Blog of Andrés Aravena
CMB2:

Homework 5

11 March 2020. Deadline: Thursday, 19 March, 12:30.

We need to do a lot of exercises to be ready for the midterm. Here you have several exercises. Some of them can be answered in short time, others require more thinking. Start thinking all of them. The deadline is valid only for the short term questions. Long term questions should be answered before the midterm exam.

Please use the official template for answers.

Short term questions

Calculate the GC content for only part of the genome

Instead of all the genome, we only look through a window. That is, we look only a region of the genome, with a fixed size, and starting in a given position. For example, we examine only the genome region starting at position 250000 and we look only for 100 letters. That is, only letters in the positions in seq(from=250000, length=1000).

The result should depend on:

  • the genomic sequence
  • the position of the window
  • the size of the window

Write a function called window_gc_content(), that takes sequence, position, and size as input, and returns a single value with the window GC content. You can test this function with the genome of E.coli follwing these steps

  • Download the genome of E.coli from NCBI or from the blog. Take note of the folder where the file is downloaded. Different web browsers may use different folders.

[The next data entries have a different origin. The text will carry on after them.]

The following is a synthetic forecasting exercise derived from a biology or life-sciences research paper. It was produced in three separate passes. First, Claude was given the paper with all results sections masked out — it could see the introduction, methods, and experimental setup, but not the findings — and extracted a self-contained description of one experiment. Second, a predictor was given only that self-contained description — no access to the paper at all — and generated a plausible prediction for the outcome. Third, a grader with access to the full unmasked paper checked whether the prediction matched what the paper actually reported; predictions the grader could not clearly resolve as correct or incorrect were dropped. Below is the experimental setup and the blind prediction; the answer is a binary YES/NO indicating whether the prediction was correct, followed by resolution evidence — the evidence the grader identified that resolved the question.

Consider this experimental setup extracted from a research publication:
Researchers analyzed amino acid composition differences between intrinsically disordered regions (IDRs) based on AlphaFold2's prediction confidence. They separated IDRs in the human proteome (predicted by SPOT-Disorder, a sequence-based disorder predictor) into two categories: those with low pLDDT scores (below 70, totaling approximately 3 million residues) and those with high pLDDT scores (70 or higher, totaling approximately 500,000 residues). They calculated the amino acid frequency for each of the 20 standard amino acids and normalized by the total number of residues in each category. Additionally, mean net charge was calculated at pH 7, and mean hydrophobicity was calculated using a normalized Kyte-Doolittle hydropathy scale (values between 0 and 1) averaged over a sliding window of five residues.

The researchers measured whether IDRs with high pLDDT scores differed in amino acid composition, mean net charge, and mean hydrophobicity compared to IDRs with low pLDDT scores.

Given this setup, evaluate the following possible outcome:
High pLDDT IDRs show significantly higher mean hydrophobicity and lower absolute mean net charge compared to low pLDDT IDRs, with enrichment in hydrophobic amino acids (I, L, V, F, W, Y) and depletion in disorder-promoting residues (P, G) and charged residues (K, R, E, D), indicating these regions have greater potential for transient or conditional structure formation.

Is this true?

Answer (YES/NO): NO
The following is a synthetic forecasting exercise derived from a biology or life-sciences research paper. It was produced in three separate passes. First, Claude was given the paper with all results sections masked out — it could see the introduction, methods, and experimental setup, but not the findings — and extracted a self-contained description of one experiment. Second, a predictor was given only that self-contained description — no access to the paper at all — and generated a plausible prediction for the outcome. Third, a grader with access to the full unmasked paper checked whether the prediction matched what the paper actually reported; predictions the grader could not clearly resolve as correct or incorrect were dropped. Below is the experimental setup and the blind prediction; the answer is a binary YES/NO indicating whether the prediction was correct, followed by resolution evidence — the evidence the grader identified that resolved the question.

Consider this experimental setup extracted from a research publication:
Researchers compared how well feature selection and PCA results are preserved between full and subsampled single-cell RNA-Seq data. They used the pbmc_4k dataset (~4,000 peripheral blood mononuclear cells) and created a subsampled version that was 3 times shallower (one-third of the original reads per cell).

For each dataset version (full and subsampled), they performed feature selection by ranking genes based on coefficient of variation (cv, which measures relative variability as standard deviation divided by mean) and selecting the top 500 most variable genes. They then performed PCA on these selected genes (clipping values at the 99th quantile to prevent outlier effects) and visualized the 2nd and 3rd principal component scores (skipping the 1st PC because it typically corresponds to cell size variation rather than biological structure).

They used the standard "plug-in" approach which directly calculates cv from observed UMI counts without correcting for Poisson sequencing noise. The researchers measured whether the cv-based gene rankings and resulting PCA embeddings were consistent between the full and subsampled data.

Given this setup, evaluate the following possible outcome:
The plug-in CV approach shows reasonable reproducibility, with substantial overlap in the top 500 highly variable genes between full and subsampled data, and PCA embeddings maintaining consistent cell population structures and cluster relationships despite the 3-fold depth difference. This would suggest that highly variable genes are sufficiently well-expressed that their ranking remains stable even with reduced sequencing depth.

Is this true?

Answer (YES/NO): NO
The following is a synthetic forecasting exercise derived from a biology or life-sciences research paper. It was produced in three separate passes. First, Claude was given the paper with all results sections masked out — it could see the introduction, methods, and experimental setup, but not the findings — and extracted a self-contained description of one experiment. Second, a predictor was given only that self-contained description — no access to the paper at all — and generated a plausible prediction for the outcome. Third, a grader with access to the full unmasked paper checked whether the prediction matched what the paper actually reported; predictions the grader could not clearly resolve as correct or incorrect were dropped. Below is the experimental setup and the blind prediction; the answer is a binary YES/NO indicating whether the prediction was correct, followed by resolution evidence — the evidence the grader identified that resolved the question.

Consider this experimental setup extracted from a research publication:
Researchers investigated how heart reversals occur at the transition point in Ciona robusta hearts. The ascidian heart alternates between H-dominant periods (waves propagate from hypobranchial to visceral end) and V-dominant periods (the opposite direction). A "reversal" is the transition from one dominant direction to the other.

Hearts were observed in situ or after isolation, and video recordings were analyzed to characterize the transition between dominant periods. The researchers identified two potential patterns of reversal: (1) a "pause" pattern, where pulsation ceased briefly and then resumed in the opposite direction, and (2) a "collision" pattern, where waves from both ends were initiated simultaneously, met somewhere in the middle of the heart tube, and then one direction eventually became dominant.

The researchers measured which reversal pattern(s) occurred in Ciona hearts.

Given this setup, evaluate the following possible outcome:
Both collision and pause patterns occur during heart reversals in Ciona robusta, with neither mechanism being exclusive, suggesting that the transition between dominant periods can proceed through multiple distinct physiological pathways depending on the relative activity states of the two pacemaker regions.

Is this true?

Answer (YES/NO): YES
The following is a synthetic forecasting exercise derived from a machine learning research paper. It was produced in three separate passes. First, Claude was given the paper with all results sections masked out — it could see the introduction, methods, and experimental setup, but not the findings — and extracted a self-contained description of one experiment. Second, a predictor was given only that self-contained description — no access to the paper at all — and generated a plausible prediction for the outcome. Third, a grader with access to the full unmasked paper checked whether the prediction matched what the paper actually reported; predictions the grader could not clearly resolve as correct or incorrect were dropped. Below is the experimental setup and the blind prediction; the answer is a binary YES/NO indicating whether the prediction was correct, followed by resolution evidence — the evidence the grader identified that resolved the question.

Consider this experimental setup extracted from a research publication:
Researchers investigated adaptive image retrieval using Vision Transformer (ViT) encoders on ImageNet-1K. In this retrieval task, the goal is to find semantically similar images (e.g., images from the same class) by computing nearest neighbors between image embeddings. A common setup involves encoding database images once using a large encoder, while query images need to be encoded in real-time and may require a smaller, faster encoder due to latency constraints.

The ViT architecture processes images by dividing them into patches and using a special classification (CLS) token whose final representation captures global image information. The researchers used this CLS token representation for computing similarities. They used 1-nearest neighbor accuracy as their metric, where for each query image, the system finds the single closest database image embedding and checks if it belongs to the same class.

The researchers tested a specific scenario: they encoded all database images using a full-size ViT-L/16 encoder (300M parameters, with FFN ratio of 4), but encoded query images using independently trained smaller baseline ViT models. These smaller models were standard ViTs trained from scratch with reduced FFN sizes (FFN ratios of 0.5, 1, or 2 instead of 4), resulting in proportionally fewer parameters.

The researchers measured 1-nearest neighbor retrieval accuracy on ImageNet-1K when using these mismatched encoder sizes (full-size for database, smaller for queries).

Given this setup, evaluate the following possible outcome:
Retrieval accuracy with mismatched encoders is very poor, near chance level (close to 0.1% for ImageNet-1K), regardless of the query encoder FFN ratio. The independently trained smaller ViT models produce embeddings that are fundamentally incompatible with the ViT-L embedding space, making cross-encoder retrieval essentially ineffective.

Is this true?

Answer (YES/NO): YES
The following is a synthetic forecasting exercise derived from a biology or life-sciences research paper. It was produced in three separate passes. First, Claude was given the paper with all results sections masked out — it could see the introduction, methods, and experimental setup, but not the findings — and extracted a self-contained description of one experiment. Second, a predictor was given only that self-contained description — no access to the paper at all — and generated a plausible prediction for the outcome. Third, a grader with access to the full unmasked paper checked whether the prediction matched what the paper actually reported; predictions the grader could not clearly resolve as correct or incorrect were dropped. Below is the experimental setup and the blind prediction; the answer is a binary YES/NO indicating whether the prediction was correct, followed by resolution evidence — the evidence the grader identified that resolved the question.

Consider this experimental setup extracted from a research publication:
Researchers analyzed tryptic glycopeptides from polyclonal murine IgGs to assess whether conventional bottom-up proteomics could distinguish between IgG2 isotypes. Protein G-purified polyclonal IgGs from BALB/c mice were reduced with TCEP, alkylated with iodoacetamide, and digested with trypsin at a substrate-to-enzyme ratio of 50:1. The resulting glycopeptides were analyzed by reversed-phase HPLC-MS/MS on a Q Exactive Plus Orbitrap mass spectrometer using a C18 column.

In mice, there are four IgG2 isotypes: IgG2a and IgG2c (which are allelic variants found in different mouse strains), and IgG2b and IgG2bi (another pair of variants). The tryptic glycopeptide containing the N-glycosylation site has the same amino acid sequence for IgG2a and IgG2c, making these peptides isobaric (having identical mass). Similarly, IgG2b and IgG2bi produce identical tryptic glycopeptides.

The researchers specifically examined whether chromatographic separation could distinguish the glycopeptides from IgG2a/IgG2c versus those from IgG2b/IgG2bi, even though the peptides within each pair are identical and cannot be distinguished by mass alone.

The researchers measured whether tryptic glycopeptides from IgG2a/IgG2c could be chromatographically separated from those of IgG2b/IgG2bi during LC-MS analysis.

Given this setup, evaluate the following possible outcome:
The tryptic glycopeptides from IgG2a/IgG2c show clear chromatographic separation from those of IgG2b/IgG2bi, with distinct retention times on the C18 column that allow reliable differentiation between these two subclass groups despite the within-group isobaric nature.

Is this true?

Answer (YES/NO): YES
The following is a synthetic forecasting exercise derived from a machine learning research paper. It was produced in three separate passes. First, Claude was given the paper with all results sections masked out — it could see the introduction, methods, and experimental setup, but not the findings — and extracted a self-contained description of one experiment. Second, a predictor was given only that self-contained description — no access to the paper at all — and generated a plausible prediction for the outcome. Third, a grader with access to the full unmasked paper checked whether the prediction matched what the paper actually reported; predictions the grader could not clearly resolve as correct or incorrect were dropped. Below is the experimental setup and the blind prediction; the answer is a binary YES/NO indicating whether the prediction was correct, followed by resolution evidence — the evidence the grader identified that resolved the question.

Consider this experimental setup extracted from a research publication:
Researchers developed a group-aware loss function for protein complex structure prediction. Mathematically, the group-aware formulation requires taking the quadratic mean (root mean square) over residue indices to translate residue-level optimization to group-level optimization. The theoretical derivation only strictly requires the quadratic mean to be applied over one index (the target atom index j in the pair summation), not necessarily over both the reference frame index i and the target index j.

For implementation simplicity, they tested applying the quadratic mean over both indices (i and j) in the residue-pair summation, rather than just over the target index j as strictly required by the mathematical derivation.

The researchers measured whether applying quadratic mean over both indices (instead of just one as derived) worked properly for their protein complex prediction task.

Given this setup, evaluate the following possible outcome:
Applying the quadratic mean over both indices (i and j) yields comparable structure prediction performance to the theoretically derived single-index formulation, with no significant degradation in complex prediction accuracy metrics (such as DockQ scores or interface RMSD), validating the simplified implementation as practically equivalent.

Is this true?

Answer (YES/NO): YES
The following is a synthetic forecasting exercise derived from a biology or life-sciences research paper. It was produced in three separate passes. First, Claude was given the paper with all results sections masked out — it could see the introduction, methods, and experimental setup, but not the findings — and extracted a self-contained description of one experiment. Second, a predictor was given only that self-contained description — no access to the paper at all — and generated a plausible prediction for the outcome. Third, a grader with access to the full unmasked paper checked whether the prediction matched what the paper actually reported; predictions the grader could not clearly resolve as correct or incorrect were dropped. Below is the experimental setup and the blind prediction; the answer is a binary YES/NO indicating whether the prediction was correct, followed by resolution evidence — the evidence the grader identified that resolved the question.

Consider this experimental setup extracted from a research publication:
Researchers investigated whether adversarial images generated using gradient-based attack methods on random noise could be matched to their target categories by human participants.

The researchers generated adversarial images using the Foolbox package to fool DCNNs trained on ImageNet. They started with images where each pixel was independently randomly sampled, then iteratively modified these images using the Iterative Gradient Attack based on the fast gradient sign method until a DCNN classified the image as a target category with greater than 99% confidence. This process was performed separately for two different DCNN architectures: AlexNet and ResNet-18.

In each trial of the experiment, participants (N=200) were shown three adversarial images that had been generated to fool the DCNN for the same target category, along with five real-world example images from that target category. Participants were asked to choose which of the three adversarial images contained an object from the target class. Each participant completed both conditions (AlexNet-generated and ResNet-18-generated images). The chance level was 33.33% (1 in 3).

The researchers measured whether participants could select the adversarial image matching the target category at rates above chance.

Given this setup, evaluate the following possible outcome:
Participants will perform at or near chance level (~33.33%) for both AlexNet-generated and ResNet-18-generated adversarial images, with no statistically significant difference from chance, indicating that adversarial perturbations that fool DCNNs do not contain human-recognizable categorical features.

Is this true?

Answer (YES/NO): YES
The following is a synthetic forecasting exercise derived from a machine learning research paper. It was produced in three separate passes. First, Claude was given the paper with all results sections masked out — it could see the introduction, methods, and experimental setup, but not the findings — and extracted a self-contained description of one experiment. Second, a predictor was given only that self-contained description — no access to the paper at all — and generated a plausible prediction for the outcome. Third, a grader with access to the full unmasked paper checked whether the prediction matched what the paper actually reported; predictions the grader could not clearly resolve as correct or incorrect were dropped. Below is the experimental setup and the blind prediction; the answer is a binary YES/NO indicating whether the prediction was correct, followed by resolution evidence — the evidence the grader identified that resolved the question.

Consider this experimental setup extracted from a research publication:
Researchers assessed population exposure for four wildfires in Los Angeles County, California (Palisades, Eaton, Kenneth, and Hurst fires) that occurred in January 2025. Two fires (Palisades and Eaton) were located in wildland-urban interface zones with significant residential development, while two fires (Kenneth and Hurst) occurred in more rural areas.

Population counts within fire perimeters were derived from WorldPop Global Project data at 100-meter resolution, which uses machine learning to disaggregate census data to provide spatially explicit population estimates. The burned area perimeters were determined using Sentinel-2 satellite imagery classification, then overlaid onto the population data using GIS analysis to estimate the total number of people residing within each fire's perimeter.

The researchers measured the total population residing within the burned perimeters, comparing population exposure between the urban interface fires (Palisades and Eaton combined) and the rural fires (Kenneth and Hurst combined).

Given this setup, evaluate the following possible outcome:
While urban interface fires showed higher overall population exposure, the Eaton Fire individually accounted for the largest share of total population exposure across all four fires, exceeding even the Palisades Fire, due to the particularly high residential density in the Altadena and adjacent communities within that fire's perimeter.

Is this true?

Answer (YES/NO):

  • Load library(seqinr). If you do not have it installed, pleas install it.

  • Set your working directory to the folder where the file was downloaded.

  • Read the sequences with the command sequences <- read.fasta("NC_000913.fna"). Be careful that the file may have a different name in your computer.

  • Then you can test using the command

    window_gc_content(sequences[[1]], 250000, 100)

Using window_gc_content() in many places

We want to evaluate window_gc_content on different positions of the genome. Specifically, we want to evaluate in these positions:

positions <- seq(from=1, to=length(genome)-window_size, by= window_size)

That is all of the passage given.